On February 21st The Hague Peace Projects in collaboration with Mukta-Mona, a free mind platform, organized a Bangladesh alternative book fair in Humanity House The Hague. The “Bangladesh Solidarity Book Fair” in The Hague was a reflection of the Ekushey National Book Fair held annually at Dhaka University, a major date on the intellectual calendar of Bangladesh. It was at Ekushey that the first of last year’s targeted murders of secular writers took place, with the assassination of author Avijit Roy as he left the fair on 26 February 2015.
To remember the victims and to exchange ideas on how to approach the suffocation of freedom of speech in Bangladesh a mixture of fled Bangladeshi bloggers and organizations gathered in The Hague. After the book presentation was launched, a documentary impressed the audience about the hostile and insecure environment Bangladeshi freethinkers have to live in. The documentary showed: fundamentalist Muslims who evoke citizens ‘to smash [atheists] into pieces’; Premier Sheikh Hasina who doubled the penalty for breaching the blasphemy law and religious insult up to fourteen year of custody; The government that lacks investigation and prosecution for crimes against atheist. Where does the increasing influence from extremism come from?

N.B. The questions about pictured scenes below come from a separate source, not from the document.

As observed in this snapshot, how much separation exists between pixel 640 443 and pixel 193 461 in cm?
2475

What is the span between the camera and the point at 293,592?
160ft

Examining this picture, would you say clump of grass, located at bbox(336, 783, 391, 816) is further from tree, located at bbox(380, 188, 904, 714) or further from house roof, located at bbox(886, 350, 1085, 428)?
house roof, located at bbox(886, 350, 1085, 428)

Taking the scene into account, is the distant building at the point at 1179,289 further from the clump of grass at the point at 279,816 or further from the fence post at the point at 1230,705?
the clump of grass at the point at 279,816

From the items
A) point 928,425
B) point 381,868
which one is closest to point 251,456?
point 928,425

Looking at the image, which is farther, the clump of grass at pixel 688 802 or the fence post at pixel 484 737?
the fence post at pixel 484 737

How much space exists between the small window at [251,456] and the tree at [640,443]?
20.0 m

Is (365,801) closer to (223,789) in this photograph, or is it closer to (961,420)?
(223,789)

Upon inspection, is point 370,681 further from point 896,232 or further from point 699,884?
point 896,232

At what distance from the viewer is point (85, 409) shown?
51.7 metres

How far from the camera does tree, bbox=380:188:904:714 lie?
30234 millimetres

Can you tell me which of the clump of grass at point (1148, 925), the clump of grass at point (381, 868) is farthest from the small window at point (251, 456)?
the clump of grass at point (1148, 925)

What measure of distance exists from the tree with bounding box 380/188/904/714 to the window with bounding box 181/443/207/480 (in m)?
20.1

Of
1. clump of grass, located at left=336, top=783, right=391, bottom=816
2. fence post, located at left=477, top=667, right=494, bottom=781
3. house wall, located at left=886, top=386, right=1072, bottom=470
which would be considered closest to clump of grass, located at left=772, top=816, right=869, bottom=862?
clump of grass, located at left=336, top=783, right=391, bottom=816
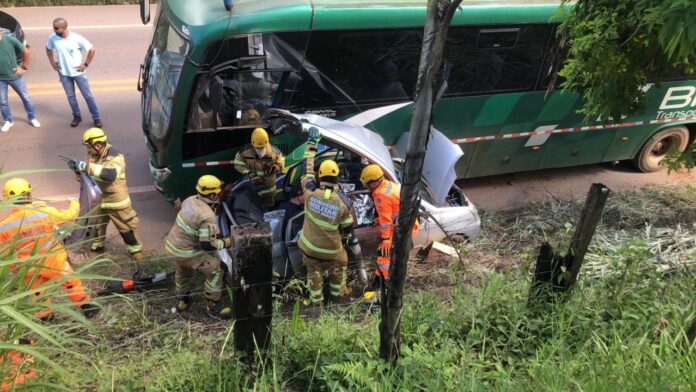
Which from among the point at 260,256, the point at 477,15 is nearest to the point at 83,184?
the point at 260,256

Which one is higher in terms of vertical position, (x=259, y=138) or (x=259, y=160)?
(x=259, y=138)

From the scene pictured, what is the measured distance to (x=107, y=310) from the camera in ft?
14.4

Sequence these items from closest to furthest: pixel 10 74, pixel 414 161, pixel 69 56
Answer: pixel 414 161, pixel 10 74, pixel 69 56

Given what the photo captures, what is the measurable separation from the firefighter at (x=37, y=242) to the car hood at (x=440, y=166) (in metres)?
3.32

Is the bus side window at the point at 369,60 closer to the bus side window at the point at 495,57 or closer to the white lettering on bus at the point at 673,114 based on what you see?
the bus side window at the point at 495,57

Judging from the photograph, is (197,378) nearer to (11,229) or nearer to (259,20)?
(11,229)

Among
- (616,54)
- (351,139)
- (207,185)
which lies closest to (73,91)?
(207,185)

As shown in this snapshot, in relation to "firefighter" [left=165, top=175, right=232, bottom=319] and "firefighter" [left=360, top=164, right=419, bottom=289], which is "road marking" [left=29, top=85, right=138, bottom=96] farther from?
"firefighter" [left=360, top=164, right=419, bottom=289]

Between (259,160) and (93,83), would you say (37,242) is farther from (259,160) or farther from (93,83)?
(93,83)

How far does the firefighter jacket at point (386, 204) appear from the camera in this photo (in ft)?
16.8

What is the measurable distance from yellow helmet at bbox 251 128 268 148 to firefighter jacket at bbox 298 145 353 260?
3.47 feet

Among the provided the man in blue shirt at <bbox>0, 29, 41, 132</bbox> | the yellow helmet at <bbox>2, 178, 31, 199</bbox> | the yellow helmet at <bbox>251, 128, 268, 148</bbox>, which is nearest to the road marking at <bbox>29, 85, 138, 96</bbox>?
the man in blue shirt at <bbox>0, 29, 41, 132</bbox>

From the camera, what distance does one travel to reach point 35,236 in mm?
2715

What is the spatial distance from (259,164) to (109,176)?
1556 mm
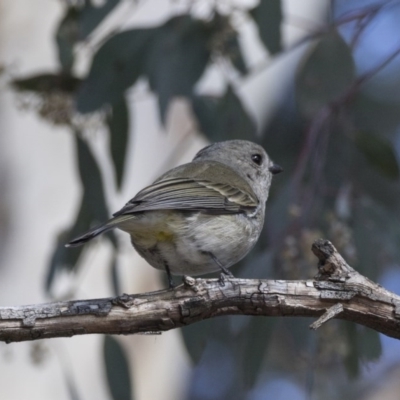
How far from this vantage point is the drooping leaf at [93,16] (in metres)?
3.64

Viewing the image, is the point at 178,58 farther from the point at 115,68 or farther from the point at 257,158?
the point at 257,158

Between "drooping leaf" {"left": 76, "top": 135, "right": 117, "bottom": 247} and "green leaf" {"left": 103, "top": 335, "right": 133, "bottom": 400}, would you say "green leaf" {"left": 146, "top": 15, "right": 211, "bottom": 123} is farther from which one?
"green leaf" {"left": 103, "top": 335, "right": 133, "bottom": 400}

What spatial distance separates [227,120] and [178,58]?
351mm

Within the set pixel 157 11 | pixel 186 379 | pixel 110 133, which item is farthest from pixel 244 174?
pixel 186 379

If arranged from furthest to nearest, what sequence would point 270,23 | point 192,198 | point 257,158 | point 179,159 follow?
point 179,159 → point 257,158 → point 270,23 → point 192,198

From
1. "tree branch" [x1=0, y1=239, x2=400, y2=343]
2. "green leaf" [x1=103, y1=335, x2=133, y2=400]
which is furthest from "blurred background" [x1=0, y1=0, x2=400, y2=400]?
"tree branch" [x1=0, y1=239, x2=400, y2=343]

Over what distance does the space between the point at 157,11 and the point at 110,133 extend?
182 cm

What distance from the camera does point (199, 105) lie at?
394cm

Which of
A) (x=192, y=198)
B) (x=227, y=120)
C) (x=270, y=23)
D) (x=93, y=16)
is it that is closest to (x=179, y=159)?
(x=227, y=120)

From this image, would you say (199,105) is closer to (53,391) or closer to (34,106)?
(34,106)

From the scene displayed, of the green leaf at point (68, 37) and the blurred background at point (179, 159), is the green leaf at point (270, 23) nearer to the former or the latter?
the blurred background at point (179, 159)

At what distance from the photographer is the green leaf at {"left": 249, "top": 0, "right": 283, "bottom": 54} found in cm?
346

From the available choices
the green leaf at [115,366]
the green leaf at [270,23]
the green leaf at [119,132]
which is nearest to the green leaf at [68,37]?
the green leaf at [119,132]

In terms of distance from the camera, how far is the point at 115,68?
12.4 ft
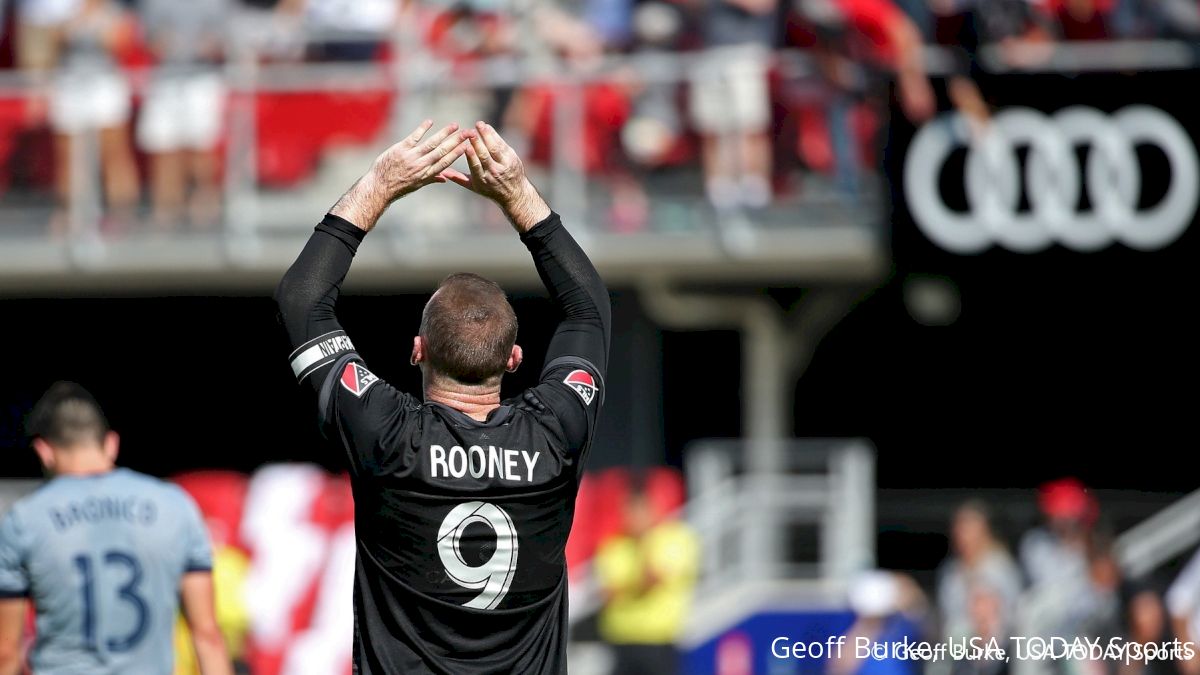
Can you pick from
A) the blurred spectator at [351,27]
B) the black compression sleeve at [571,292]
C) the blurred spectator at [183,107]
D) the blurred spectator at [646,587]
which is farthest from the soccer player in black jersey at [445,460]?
the blurred spectator at [183,107]

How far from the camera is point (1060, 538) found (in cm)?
1239

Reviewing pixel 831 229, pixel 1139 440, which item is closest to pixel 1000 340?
pixel 1139 440

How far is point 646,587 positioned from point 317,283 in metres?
10.0

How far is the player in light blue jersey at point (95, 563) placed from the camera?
5755 millimetres

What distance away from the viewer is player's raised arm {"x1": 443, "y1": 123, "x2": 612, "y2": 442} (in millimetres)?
3889

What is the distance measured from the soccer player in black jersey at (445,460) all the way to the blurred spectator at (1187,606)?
8.62m

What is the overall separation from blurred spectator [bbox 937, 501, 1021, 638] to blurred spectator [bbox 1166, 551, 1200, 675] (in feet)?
3.34

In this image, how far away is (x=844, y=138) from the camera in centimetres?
1334

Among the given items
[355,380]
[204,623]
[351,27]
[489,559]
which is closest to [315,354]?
[355,380]

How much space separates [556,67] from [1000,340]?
4.82 meters

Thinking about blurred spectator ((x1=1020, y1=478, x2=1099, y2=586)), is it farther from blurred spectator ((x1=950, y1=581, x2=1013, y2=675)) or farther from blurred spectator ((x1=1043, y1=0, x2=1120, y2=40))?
blurred spectator ((x1=1043, y1=0, x2=1120, y2=40))

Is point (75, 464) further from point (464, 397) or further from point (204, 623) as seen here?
point (464, 397)

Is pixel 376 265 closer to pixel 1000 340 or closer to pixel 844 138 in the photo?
pixel 844 138

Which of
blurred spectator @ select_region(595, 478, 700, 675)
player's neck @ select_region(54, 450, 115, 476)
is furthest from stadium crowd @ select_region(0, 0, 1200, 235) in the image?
player's neck @ select_region(54, 450, 115, 476)
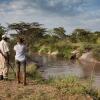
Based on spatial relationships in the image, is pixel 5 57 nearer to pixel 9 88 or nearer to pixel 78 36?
pixel 9 88

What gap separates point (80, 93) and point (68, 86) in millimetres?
885

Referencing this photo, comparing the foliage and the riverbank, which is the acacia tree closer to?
the foliage

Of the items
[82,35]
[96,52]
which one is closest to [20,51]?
[96,52]

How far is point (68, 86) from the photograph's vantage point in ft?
43.1

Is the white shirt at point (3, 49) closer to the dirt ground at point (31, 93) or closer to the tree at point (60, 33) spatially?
the dirt ground at point (31, 93)

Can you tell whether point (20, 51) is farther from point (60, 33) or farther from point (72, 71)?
point (60, 33)

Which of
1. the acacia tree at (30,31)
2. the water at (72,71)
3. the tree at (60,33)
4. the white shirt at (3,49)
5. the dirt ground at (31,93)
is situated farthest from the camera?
the tree at (60,33)

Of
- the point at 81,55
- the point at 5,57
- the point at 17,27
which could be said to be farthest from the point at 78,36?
the point at 5,57

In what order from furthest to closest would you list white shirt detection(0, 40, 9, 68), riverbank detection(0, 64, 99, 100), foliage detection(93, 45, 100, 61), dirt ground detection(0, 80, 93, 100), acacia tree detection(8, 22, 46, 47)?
acacia tree detection(8, 22, 46, 47) → foliage detection(93, 45, 100, 61) → white shirt detection(0, 40, 9, 68) → riverbank detection(0, 64, 99, 100) → dirt ground detection(0, 80, 93, 100)

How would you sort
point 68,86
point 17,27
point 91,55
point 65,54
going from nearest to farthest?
1. point 68,86
2. point 91,55
3. point 65,54
4. point 17,27

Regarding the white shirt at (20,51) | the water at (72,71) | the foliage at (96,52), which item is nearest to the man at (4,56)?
the white shirt at (20,51)

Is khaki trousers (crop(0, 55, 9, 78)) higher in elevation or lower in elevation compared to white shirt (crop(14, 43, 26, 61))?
lower

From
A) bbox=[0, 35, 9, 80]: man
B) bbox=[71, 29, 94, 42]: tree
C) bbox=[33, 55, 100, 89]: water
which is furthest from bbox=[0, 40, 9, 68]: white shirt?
bbox=[71, 29, 94, 42]: tree

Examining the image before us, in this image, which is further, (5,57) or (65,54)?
(65,54)
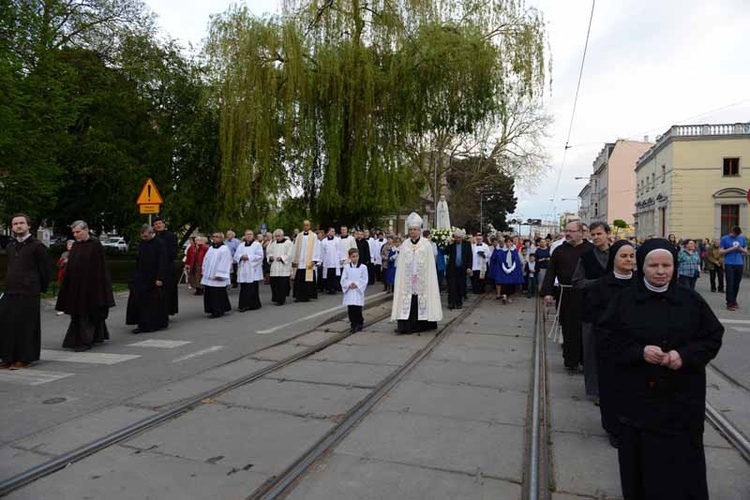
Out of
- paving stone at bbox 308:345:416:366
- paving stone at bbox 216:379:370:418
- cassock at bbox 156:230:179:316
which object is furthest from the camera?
cassock at bbox 156:230:179:316

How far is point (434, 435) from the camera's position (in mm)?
5121

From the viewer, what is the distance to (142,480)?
13.6 feet

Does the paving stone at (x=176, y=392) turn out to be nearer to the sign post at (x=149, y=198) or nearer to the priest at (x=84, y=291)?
the priest at (x=84, y=291)

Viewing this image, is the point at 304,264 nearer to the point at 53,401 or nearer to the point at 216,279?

The first panel, existing of bloggers and writers from Mukto-Mona, explained the threat. When Pakistan became independent from India, secularism grew in the region along with a free culture. However, when Bangladesh signed their declaration of independence in 1971 from Pakistan, secularism reduced due to a change of its constitution. Nonetheless, the main influence from extremism comes from Saudi Arabia. The country is funding ‘madrassas’, koranic schools in Bangladesh from a distance. The underprivileged Bangladeshi children in madrassas benefit from healthcare, food and education, but cannot avoid their fundamentalist doctrine which leads to serious problems.
The second panel consisted of Avijit Roy’s wife Bonya Ahmed and speakers from Amnesty International, Humanistisch Verbond and The Hague Peace Projects. Bonya Ahmed started off the debate explaining that Avijit Roy’s death not only caused grief but also created a well-connected community of Bangladeshi bloggers who seek for constitutional change in Bangladesh. The panel agreed that need for change is necessary from the core of Bangladesh citizens itself, but also calls on other states and international organizations to get involved in short- and long-term solutions. The representative from Amnesty International emphasized their cooperation with the United Nations, and Humanistisch Verbond elaborated on their cooperation with the Dutch government in order to put pressure on Bangladesh’s current regime. What will eventually happen to Bangladesh is unsure, but we know one thing: the bloggers and writers will continue their work, even outside their country.
Bonya Ahmed highlighted the latter by introducing her new project: the establishment of an online encyclopedia to publish knowledge about science, philosophy, art, religion, literature and many more. She mentioned that bloggers and writers are not only atheist, they are much more than that. They have wide interests and different ideas, she wants to share that with the locals in Bangladesh. With this initiative she invites Bangladeshi to learn, to change perspective and to contribute to change in Bangladesh.